### WORK TO DO
Rewrite the lines below, replacing "camera" with "lens" wherever it appears, with everything else unchanged. Leave the pictures out of your answer.

### ENTRIES SUPPLIED
++++++++

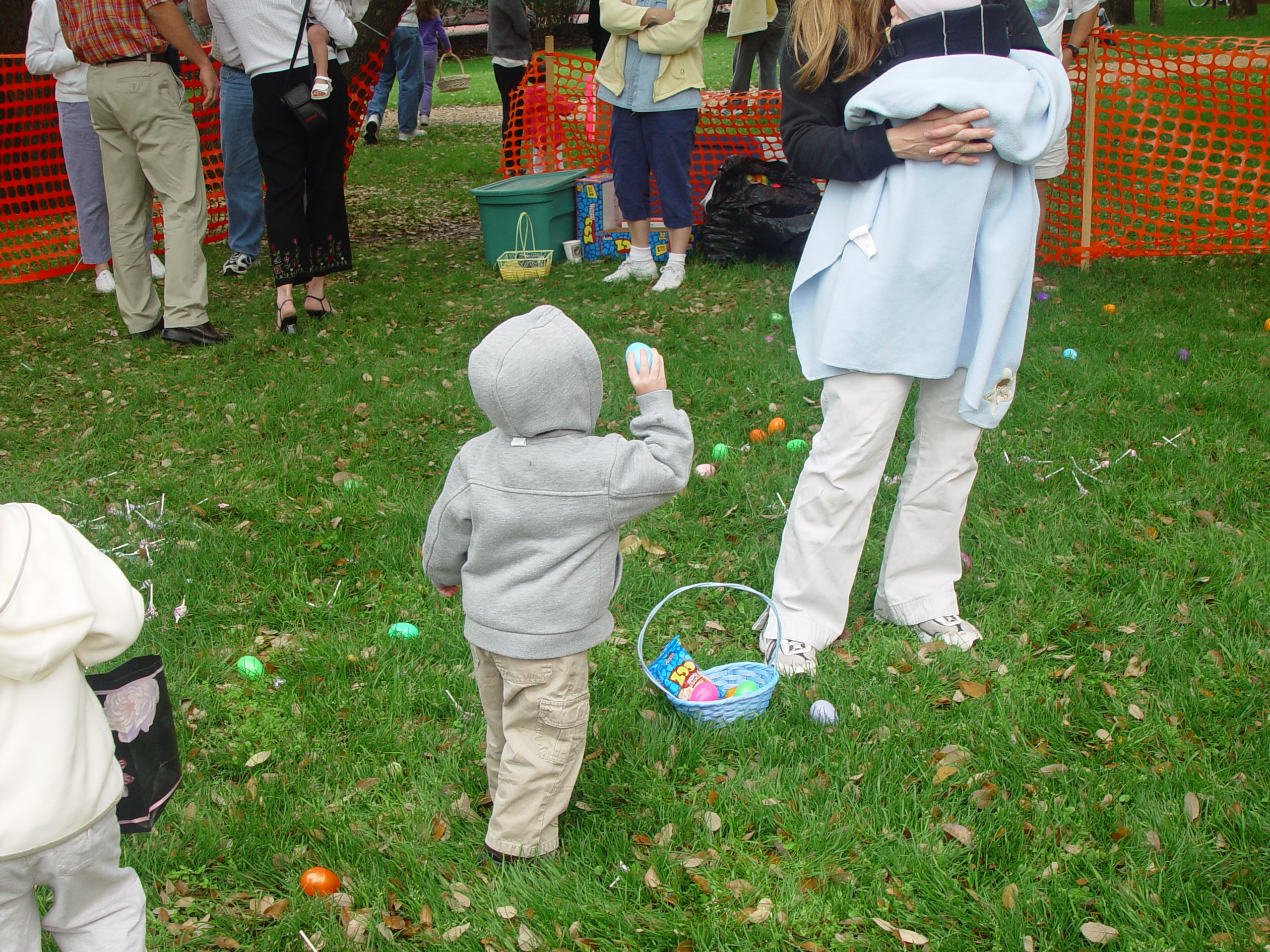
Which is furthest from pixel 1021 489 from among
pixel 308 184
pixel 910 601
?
pixel 308 184

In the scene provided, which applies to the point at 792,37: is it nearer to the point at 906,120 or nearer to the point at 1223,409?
the point at 906,120

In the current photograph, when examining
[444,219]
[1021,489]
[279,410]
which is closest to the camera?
[1021,489]

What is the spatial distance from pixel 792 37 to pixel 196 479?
3.01m

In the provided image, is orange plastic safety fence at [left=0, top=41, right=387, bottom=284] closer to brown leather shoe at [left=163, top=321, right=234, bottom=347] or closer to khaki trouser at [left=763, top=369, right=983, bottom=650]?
brown leather shoe at [left=163, top=321, right=234, bottom=347]

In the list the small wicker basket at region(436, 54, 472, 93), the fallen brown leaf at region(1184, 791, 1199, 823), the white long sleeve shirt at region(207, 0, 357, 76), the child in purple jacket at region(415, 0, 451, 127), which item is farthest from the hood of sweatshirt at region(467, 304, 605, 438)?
the small wicker basket at region(436, 54, 472, 93)

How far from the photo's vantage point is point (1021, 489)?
13.4ft

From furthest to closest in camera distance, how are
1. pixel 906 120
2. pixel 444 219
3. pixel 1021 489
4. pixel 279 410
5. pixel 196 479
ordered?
pixel 444 219, pixel 279 410, pixel 196 479, pixel 1021 489, pixel 906 120

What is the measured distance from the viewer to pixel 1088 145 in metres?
6.74

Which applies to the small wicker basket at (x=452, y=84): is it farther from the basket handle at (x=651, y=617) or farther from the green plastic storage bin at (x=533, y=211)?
the basket handle at (x=651, y=617)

++++++++

### FINISHED EXERCISE
Which is furthest from pixel 1021 489 from among
pixel 308 184
pixel 910 601
?
pixel 308 184

In the scene provided, which applies to the point at 792,37: is it nearer to the point at 906,120 or nearer to the point at 1223,409?
the point at 906,120

In the current photograph, when examining
[444,219]
[1021,489]
[279,410]
which is closest to the lens?
[1021,489]

What is the spatial distance from pixel 792 37 to pixel 196 479?
3.01m

In the provided image, is orange plastic safety fence at [left=0, top=41, right=387, bottom=284] closer to brown leather shoe at [left=163, top=321, right=234, bottom=347] or closer to khaki trouser at [left=763, top=369, right=983, bottom=650]?
brown leather shoe at [left=163, top=321, right=234, bottom=347]

In the list the small wicker basket at region(436, 54, 472, 93), the fallen brown leaf at region(1184, 791, 1199, 823), the white long sleeve shirt at region(207, 0, 357, 76), the child in purple jacket at region(415, 0, 451, 127), which item is farthest from the hood of sweatshirt at region(467, 304, 605, 438)?
the small wicker basket at region(436, 54, 472, 93)

How far from the photo's vantage point is point (1021, 489)?
13.4ft

From furthest to closest in lens distance, how are
1. pixel 906 120
2. pixel 444 219
3. pixel 1021 489
4. pixel 279 410
5. pixel 196 479
ordered?
pixel 444 219, pixel 279 410, pixel 196 479, pixel 1021 489, pixel 906 120

What is the measured distance from the viewer to pixel 1088 145 in metres?
6.74

Which applies to the small wicker basket at (x=452, y=84): is it farther from the basket handle at (x=651, y=617) or farther from the green plastic storage bin at (x=533, y=211)?
the basket handle at (x=651, y=617)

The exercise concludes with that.